Karmada: Multi-cluster Management with an Ocean of Nodes

Posted on March 22, 2022 by Kevin Wang, Shen Yifan

CNCF projects highlighted in this post

Guest post by Kevin Wang, Huawei and Shen Yifan, Commercial Bank of China

In terms of multi-cluster management, Industrial and Commercial Bank of China (ICBC) found a new way to do it efficiently, that is, using Karmada. At KubeCon 2021, Kevin Wang from Huawei Cloud and Shen Yifan from ICBC shared how they managed it.

Construction of ICBC Cloud Platform

ICBC cloud services support the running of many applications, including online activities in holidays, core service applications; MySQL, Redis and other technical support applications; and the ones in blockchain, AI and some new technical fields.
ICBC has been developing a customized cloud platform based on mainstream open-source projects, ensuring overall independence and controllability.
It is also the largest container cloud of its kind in the industry, with more than 280 thousand containers deployed.

Business Requirements and Cloud Native Infrastructure

ICBC services run with specific requirements and on a large-scale cloud native infrastructure.

There are four typical requirements, namely, high availability (HA) deployment, cross-cluster auto scaling, cross-cluster scheduling, and a specific dependency on Kubernetes versions.

Here’s how ICBC’s cloud native infrastructure is running now.

High requirements on the reliability of a single cluster. The number of nodes in a single cluster is less than 2,000 to reduce the fault domain of a cluster.
Rapid growing of resource pools as services are migrated to the cloud. New and core applications have been developed or running in the cloud, and existing applications are being migrated.
Production-level heterogeneous clusters. ICBC services depend on specific Kubernetes versions, and we are using a large number of heterogeneous CNIs, CSIs, and some heterogeneous underlying hardware.
Banking services are distributed in multiple regions, centers, and clouds. ICBC cloud services run in the headquarter, branch, and ecosystem clouds. In terms of fault domains, geo-redundancy data centers are constructed, and there is a finer-grained division of multiple fault domains in each data center.

For now, the number of Kubernetes clusters in ICBC has reached more than 100. They are managed by the container cloud platform in a unified manner. However, we also face the following four problems.

Limited availability.

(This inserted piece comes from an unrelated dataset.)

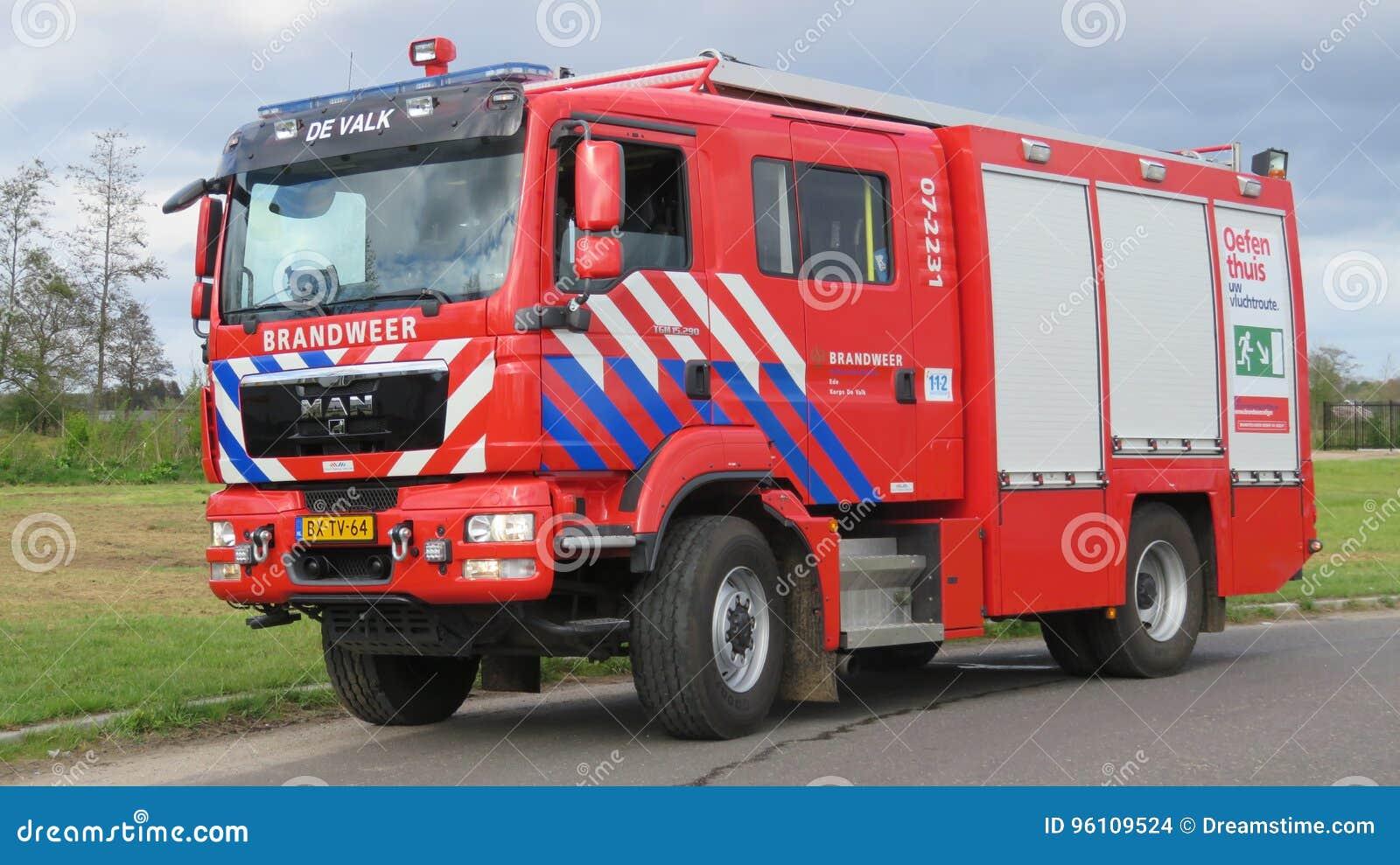 荷兰消防队的消防车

A Kubernetes cluster is also a fault domain, so automatic recovery across fault domains is required.
Limited resources. Only application scheduling and auto scaling are available only to single clusters.
Non-transparent clusters. With heterogeneous resources, fault domains, and other attributes configured for clusters, the service team has to distinguish all the underlying clusters to find out the target cluster where they want to run services. Upper-layer applications are not aware of cluster differences.
Duplicate configuration. Although our services are configured on the cloud management platform in a unified manner, the specific configuration needs to be delivered to each cluster, which must be synchronized.

To address these challenges, we formulated the following objectives for multi-cluster management.

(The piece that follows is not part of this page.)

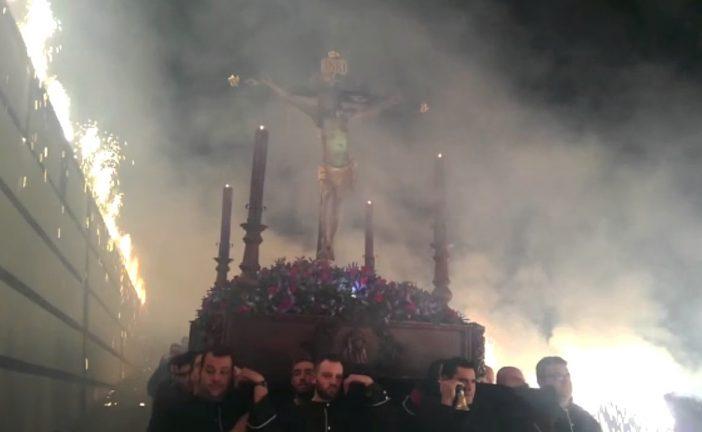 Espectacular bajada del Cristo de la Misericordia la noche del Lunes Santo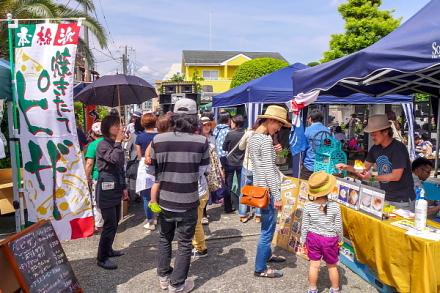 富士周辺の人気店が軒を連ねる「寺っテラ市」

Multi-cluster management: Manage all clusters in one place and their entire lifecycle, and use unified, standard APIs.
Resource management: Support multi-version and comprehensive Kubernetes resources and multi-dimensional resource override.
Cross-cluster auto scheduling: Should be realized based on the fault domain and resource margin, partnering with cross-cluster auto scaling.
Disaster recovery: Cross-cluster resources should be able to auto recovered and the control plane and service clusters should be decoupled.
Compatibility: Smooth management is required for a large number of existing heterogeneous clusters, and the open source software we use should be highly scalable and adopted by a large user base.

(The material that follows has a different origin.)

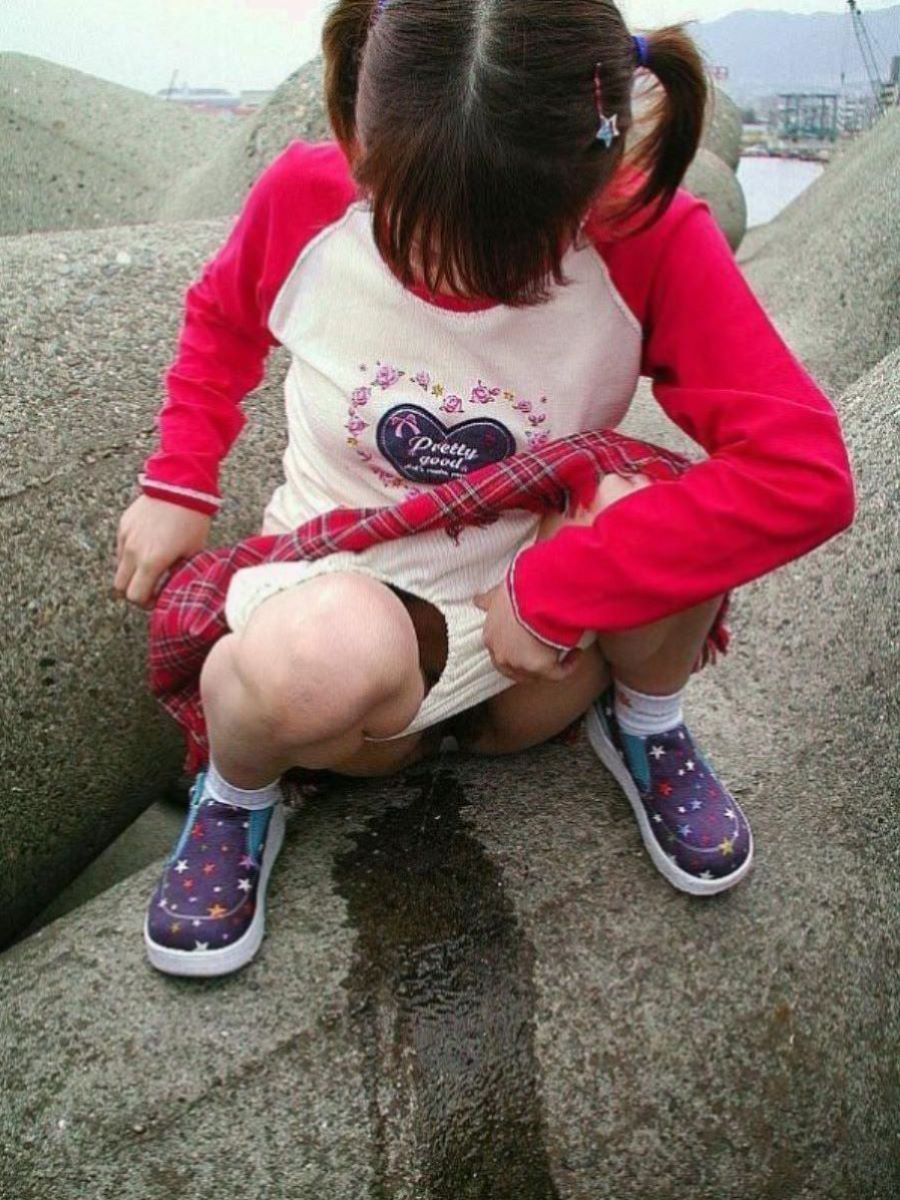 可愛い美少女が野外で勢いよく放尿してる!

With these objectives, let’s think about how to achieve them.

Joint Innovations

Commercial products bring in vendor lock-in, which do not meet our requirements on independence and controllability. So, pass. Other open source software can be a consideration, such as KubeFed. According to the survey on KubeFed, it uses non-native Kubernetes APIs, which makes it difficult to migrate existing clusters. In addition, its community is becoming less active. It doesn’t become the de facto implementation standard in the industry. So we decided to develop Karmada to satisfy our needs. As we are building the ICBC financial cloud based on open-source software, we hope to closely work with members from the community and make more contributions to boost the open source development.

Some of you may wonder, why don’t we choose to go further with KubeFed, but initiate a new project? Actually, we did develop the Kubernetes Federation V3 at the early stage and quickly completed the prototype development. However, after communicating with many community users, we found that the Federation itself cannot fully satisfy what’s expected. In addition to multi-cluster workload management, we wanted that Federation has capabilities such as resource scheduling, fault migration, auto scaling, service discovery, data automation, and multi-platform cluster lifecycle management, to provide users with ready-to-use, open-source software for multi-cluster, multi-cloud applications. Therefore, a neutral, open source project hosted by CNCF will be more suitable for long-term technology evolution and community development.

Karmada Project

In terms of the core architecture development of Karmada, we have learned from the experience of multiple co-sponsors in multi-cloud and multi-cluster management. We focus on the native API support of Kubernetes and the scalability of the core architecture.

The architecture of Karmada is similar to that of a single Kubernetes cluster in many ways. Both of them have a control plane, an API server, a scheduler, and a group of controllers.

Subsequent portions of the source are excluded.